Data section
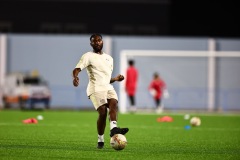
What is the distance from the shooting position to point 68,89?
3881 centimetres

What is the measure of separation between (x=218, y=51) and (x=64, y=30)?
37.9 ft

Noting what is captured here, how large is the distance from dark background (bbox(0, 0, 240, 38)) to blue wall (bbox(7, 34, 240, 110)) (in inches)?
192

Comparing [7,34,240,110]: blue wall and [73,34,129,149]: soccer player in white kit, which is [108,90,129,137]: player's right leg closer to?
[73,34,129,149]: soccer player in white kit

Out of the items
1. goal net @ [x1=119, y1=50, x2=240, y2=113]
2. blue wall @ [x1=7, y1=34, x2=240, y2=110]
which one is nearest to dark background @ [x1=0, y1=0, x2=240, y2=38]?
blue wall @ [x1=7, y1=34, x2=240, y2=110]

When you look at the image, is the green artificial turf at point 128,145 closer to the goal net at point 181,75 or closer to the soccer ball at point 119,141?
the soccer ball at point 119,141

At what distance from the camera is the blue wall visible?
37.5m

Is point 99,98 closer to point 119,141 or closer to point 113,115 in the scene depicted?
point 113,115

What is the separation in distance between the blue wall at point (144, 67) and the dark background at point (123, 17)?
4.88m

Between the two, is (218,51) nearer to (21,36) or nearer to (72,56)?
(72,56)

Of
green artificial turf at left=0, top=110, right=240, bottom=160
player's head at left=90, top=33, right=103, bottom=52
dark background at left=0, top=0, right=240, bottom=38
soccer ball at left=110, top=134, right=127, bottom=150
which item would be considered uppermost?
dark background at left=0, top=0, right=240, bottom=38

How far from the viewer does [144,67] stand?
129 feet

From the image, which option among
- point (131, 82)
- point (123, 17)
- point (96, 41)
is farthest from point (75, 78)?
point (123, 17)

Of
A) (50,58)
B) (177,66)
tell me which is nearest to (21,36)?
(50,58)

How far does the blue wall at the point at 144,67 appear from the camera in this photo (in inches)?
1475
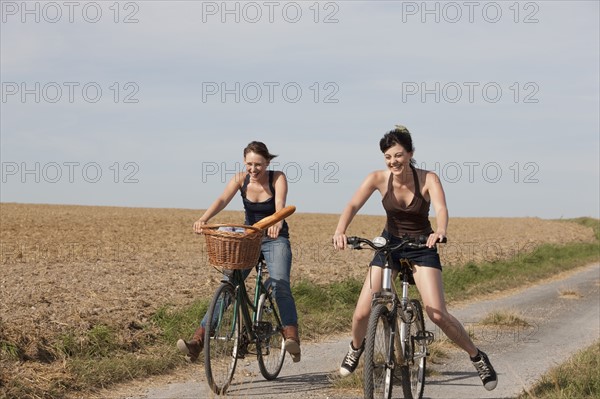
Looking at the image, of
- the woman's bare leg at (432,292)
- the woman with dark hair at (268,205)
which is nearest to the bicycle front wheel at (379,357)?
the woman's bare leg at (432,292)

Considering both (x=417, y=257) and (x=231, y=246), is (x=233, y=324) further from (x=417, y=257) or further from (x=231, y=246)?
(x=417, y=257)

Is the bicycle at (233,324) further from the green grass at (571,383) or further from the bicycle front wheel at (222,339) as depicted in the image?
the green grass at (571,383)

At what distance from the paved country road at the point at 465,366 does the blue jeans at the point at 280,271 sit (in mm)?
742

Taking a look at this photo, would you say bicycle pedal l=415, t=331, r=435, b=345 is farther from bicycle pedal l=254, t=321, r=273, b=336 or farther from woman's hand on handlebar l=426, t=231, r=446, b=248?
bicycle pedal l=254, t=321, r=273, b=336

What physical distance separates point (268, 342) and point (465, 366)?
2.46 m

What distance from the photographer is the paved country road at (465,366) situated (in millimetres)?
7500

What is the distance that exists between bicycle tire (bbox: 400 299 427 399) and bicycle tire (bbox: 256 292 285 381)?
1608 mm

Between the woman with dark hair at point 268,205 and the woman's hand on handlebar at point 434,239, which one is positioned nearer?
the woman's hand on handlebar at point 434,239

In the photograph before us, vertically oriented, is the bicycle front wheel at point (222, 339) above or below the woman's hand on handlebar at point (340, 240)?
below

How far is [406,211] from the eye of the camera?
6453mm

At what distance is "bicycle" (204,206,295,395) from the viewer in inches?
275

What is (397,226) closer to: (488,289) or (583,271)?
(488,289)


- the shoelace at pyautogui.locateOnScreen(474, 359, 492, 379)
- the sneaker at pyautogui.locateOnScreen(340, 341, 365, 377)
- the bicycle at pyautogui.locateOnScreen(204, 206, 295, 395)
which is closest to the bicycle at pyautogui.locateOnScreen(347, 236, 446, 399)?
the sneaker at pyautogui.locateOnScreen(340, 341, 365, 377)

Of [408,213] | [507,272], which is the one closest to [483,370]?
[408,213]
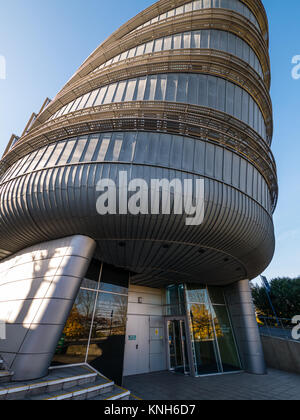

Work to complete
Arrange every line of the items above as a single numbered list, skipping blank lines and leaving out the pictures.

Output for this task
1. What is the distance from the shooting position to point 68,89?
2. 3881 centimetres
3. What is the measure of separation between (x=218, y=51) and (x=64, y=30)?
4. 37.9 ft
5. Noting what is captured here, how large is the distance from dark background (bbox(0, 0, 240, 38)) to blue wall (bbox(7, 34, 240, 110)) (in inches)?
6. 192
7. Comparing [7,34,240,110]: blue wall and [73,34,129,149]: soccer player in white kit, which is [108,90,129,137]: player's right leg closer to?
8. [73,34,129,149]: soccer player in white kit
9. Out of the items
10. 1. goal net @ [x1=119, y1=50, x2=240, y2=113]
11. 2. blue wall @ [x1=7, y1=34, x2=240, y2=110]
12. which one is nearest to dark background @ [x1=0, y1=0, x2=240, y2=38]?
13. blue wall @ [x1=7, y1=34, x2=240, y2=110]
14. When you look at the image, is the green artificial turf at point 128,145 closer to the goal net at point 181,75 or closer to the soccer ball at point 119,141?
15. the soccer ball at point 119,141
16. At what distance from the camera is the blue wall visible?
17. 37.5m
18. Is point 99,98 closer to point 119,141 or closer to point 113,115 in the scene depicted?
19. point 113,115
20. What is the separation in distance between the blue wall at point (144, 67) and the dark background at point (123, 17)?
21. 4.88m
22. Between the two, is (218,51) nearer to (21,36) or nearer to (72,56)?
23. (72,56)
24. Of
25. green artificial turf at left=0, top=110, right=240, bottom=160
26. player's head at left=90, top=33, right=103, bottom=52
27. dark background at left=0, top=0, right=240, bottom=38
28. soccer ball at left=110, top=134, right=127, bottom=150
29. which item would be considered uppermost?
30. dark background at left=0, top=0, right=240, bottom=38
31. How far from the viewer does [144,67] stand?
32. 129 feet
33. From the image, which option among
34. - point (131, 82)
35. - point (123, 17)
36. - point (96, 41)
37. is farthest from point (75, 78)?
38. point (123, 17)
39. Of
40. A) (50,58)
41. B) (177,66)
42. tell me which is nearest to (21,36)?
43. (50,58)
44. How far does the blue wall at the point at 144,67 appear from the camera in this photo (in inches)?
45. 1475
46. Looking at the image, of
47. - the woman's bare leg at (432,292)
48. - the woman with dark hair at (268,205)
49. which is nearest to the bicycle front wheel at (379,357)?
50. the woman's bare leg at (432,292)
51. Considering both (x=417, y=257) and (x=231, y=246), is (x=233, y=324) further from (x=417, y=257) or further from (x=231, y=246)?
52. (x=417, y=257)
53. Is the bicycle at (233,324) further from the green grass at (571,383) or further from the bicycle front wheel at (222,339) as depicted in the image?
54. the green grass at (571,383)
55. At what distance from the paved country road at the point at 465,366 does the blue jeans at the point at 280,271 sit (in mm)?
56. 742
57. Taking a look at this photo, would you say bicycle pedal l=415, t=331, r=435, b=345 is farther from bicycle pedal l=254, t=321, r=273, b=336 or farther from woman's hand on handlebar l=426, t=231, r=446, b=248?
58. bicycle pedal l=254, t=321, r=273, b=336
59. What physical distance separates point (268, 342) and point (465, 366)?
60. 2.46 m
61. What distance from the photographer is the paved country road at (465,366) situated (in millimetres)?
62. 7500
63. What is the distance that exists between bicycle tire (bbox: 400 299 427 399) and bicycle tire (bbox: 256 292 285 381)?
64. 1608 mm
65. Between the woman with dark hair at point 268,205 and the woman's hand on handlebar at point 434,239, which one is positioned nearer?
66. the woman's hand on handlebar at point 434,239
67. In the photograph before us, vertically oriented, is the bicycle front wheel at point (222, 339) above or below the woman's hand on handlebar at point (340, 240)?
68. below
69. How far is [406,211] from the eye of the camera?
70. 6453mm
71. At what distance is "bicycle" (204,206,295,395) from the viewer in inches?
72. 275
73. What is (397,226) closer to: (488,289) or (583,271)?
74. (488,289)
75. - the shoelace at pyautogui.locateOnScreen(474, 359, 492, 379)
76. - the sneaker at pyautogui.locateOnScreen(340, 341, 365, 377)
77. - the bicycle at pyautogui.locateOnScreen(204, 206, 295, 395)
78. which is closest to the bicycle at pyautogui.locateOnScreen(347, 236, 446, 399)?
79. the sneaker at pyautogui.locateOnScreen(340, 341, 365, 377)
80. Of [408,213] | [507,272], which is the one closest to [483,370]?
81. [408,213]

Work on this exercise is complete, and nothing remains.